Lundi 12 avril : Je suis chez Budget avant huit heures pour rendre la voiture puis je me fais déposer à l’hôtel. Nous bouclons les sacs en nous débarrassant de quelques affaires usées. Nous attendons dix heures, heure du check out, dans la chambre à lire ou profiter du lit avant Paris… Nous abandonnons les sacs à la réception et vérifions notre messagerie. Nous répondons à Julie et regardons les photos envoyées par nos compagnes du volcan à Tanna. Nous partons une dernière fois à pied en ville. Ultimes visites dans les boutiques et au marché artisanal. Un paquebot australien a débarqué des centaines (des milliers ?) de touristes blancs et gras en quête de « souvenirs ». Nous nous acheminons lentement vers notre cantine où l’arrivée d’un orage nous précipite. Il est temps que nous partions : si la cuisine reste bonne, les petites attentions, mise en bouche, gâteaux, ne sont plus d’actualité ! Nous revenons, toujours en passant de boutique en boutique. Je « tiens les murs » en m’adossant à chaque devanture de magasin, le temps que Marie le visite. J’explose quand je découvre qu’il faut encore chercher et acheter un collier pour Bonan dont je croyais le cas déjà réglé. Marie ne comprend pas ! Nous allons prendre un verre au Nambawan (Number One en bichlamar…), le café branché (dans tous les sens du terme puisqu’il y a le wifi) de Port Vila. Marie lit, je contemple le ballet des Australiens qui viennent manger des pizzas à toute heure ou qui s’offrent un tour de huit minutes en hélicoptère au-dessus de la baie. Enfin à quatre heures et demie, nous revenons lentement à l'hôtel.
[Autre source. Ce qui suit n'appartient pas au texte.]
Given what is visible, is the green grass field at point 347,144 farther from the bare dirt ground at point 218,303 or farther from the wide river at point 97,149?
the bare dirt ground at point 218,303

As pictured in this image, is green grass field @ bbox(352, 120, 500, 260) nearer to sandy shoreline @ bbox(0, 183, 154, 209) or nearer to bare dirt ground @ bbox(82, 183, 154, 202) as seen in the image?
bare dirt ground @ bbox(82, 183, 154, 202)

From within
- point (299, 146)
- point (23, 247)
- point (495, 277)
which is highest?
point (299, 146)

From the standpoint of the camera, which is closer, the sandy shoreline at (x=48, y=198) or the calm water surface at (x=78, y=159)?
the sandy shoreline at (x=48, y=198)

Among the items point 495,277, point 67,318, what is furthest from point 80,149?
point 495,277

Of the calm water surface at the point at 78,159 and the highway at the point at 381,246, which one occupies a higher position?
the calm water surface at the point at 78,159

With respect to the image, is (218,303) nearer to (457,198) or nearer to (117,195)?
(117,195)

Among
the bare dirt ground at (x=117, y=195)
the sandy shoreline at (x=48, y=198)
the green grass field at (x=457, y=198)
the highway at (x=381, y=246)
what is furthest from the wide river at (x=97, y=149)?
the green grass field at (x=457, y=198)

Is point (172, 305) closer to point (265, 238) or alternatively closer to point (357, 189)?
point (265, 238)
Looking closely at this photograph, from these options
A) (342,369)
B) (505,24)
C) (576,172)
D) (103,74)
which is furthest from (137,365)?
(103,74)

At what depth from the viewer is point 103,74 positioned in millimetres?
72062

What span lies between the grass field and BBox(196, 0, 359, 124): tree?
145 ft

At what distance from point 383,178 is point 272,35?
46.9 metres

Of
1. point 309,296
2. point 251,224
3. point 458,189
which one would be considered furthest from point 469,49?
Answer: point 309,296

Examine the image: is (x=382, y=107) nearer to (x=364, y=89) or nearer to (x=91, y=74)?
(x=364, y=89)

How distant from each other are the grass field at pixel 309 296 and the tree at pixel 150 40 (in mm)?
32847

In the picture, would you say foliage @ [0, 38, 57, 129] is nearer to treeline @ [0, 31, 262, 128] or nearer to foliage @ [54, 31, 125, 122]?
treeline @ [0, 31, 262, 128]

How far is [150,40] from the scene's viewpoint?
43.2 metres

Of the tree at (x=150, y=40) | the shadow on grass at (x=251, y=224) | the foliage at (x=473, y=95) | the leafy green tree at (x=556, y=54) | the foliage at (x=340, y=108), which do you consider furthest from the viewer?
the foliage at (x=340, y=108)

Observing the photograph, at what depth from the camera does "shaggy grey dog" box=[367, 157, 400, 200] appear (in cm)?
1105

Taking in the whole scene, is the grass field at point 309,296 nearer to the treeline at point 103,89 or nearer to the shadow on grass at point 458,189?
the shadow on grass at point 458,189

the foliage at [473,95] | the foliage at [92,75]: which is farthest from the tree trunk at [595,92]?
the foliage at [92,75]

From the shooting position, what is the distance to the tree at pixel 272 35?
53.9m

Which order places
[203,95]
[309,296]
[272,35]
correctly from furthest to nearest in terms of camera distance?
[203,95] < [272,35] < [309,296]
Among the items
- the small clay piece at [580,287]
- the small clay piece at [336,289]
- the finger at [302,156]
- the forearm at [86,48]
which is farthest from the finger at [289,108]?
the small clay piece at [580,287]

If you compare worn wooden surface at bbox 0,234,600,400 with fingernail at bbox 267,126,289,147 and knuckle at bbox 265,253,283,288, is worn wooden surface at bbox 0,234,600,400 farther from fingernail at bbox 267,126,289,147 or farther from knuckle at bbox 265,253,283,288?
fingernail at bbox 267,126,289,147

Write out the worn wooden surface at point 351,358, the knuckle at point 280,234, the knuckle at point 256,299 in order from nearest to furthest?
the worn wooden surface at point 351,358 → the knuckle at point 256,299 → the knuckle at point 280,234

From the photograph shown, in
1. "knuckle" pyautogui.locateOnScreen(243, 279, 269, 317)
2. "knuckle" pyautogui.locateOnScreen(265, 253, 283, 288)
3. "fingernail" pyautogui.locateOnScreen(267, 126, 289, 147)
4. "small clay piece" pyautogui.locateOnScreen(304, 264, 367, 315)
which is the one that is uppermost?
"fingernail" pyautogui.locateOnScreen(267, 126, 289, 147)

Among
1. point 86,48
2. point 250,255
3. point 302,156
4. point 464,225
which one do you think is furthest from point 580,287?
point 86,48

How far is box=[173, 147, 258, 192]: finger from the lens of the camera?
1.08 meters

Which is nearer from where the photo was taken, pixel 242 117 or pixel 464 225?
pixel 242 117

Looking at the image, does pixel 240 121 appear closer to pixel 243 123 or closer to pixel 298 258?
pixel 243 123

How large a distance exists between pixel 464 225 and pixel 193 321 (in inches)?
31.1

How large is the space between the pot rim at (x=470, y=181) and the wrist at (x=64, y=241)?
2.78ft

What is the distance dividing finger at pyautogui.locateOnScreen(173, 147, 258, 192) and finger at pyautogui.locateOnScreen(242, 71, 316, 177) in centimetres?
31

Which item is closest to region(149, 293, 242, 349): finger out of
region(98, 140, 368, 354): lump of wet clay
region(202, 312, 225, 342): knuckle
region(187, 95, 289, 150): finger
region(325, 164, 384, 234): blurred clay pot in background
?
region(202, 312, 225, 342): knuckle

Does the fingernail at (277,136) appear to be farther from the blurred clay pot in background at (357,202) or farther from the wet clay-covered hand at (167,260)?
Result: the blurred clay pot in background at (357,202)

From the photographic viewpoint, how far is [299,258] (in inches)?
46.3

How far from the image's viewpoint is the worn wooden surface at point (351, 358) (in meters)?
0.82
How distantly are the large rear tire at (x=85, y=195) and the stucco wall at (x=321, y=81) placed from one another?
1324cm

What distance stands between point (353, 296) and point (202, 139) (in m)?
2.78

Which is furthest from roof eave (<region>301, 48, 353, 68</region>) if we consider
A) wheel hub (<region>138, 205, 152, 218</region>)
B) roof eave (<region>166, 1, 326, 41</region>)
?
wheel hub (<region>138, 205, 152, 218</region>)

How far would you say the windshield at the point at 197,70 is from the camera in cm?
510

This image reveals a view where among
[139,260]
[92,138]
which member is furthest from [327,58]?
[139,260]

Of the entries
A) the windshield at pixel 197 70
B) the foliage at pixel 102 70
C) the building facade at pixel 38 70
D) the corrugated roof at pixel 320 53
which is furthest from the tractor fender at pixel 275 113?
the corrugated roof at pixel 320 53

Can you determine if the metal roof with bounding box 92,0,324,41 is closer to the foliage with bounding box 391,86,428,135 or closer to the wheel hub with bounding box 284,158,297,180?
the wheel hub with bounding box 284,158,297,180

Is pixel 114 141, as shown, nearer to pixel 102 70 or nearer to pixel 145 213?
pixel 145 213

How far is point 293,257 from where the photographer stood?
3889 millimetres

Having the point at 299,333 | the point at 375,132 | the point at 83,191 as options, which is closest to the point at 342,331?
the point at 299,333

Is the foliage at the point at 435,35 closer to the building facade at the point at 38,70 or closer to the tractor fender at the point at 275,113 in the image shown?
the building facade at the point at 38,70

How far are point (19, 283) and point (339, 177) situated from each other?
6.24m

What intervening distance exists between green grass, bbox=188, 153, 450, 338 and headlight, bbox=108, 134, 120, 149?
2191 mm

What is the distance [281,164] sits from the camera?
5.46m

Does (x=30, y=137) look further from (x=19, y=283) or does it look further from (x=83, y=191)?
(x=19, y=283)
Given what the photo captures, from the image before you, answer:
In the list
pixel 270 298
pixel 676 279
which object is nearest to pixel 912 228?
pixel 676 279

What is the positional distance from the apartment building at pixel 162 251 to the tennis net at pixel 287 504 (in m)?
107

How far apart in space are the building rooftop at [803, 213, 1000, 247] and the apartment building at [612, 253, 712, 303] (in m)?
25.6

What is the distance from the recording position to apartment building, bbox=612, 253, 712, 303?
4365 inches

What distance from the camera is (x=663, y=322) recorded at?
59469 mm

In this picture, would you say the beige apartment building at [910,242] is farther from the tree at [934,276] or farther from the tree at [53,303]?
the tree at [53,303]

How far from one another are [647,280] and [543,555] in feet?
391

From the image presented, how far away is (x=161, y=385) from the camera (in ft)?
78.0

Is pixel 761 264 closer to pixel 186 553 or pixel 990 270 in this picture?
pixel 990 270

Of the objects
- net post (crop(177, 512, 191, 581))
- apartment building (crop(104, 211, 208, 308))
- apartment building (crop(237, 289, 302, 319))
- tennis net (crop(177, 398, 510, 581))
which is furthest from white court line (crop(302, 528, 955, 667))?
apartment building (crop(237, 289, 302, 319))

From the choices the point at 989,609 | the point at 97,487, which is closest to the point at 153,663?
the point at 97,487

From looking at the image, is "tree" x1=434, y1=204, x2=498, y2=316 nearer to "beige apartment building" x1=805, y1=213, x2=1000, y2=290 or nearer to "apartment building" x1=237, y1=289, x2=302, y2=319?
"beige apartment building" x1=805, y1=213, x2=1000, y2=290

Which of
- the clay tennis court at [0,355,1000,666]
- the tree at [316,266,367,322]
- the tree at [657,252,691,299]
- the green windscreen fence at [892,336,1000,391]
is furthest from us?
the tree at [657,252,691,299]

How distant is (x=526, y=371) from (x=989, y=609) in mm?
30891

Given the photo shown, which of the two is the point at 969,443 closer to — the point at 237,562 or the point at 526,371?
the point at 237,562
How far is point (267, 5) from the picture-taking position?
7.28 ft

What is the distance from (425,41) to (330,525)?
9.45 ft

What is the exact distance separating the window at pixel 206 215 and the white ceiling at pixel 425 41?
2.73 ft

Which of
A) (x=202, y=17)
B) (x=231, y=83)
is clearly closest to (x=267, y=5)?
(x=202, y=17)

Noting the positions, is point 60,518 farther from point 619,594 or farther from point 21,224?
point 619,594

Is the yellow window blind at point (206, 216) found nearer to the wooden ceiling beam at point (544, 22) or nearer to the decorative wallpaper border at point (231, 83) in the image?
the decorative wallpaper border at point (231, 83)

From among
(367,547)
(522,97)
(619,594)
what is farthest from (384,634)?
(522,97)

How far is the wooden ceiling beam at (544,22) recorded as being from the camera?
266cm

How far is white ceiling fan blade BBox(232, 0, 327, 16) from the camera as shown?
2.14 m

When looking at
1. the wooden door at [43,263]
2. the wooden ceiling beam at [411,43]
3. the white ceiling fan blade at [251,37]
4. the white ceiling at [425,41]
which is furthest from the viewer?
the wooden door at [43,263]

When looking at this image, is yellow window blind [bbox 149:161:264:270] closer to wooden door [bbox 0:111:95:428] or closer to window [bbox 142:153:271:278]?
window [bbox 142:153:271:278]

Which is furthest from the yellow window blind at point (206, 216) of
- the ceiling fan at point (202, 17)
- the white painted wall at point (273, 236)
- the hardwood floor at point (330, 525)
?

La dernière tentative de mise à jour de ce texte est un échec. L’ordinateur qui doit sentir sa prochaine mise au rancart, boude ! Je demande au patron chinois de l’hôtel de nous emmener à l’aéroport. Le Fils du Ciel me fait un grand sourire puis se retire dans sa Grande Muraille et n’a plus un regard ni une oreille pour l’impertinent « long nez ». La sympathique réceptionniste nous arrête un minibus qui nous dépose. Nous y sommes les premiers. Attente pour l’enregistrement puis pour les contrôles d’immigration et enfin nous décollons. Le temps de boire un gin-tonic et nous nous posons à Nouméa. Nous devons récupérer les bagages pour aussitôt les réenregistrer pour Paris. Les passagers sont principalement des Japonais qui rentrent à Osaka.

 

Mardi 13 avril : Nous décollons avec un léger retard. Une collation nous est servie. L’avion est peu rempli. Je trouve une rangée de trois sièges, à l’arrière, sur lesquels je peux m’allonger. Je parviens à dormir quelques heures, lové autour des accoudoirs. Un copieux petit déjeuner nous est servi avant Osaka. Je retrouve avec grand plaisir ces charmantes et désuètes jeunes japonaises, fragiles poupées de porcelaine, blafardes et fardées, chargées de nous accueillir et de nous diriger. Après un contrôle de sécurité, raccourci pour Marie, nous attendons notre dernier vol. Des ordinateurs gratuitement mis à la disposition des passagers me permettent d’envoyer un message à Julie. L’avion est presque plein. Un repas avec champagne et cognac est servi puis il faut passer le temps en lisant ou en regardant des films sur un minuscule écran. Nous sommes à Paris à seize heures, une heure plus tôt qu’annoncé. Un taxi nous ramène moyennant cinquante euros, au boulevard Diderot où nous précédons de peu Julie. Le Pacifique, ses 14 îles visitées grâce à 24 avions et parcourues dans 8 bateaux, c’est fini !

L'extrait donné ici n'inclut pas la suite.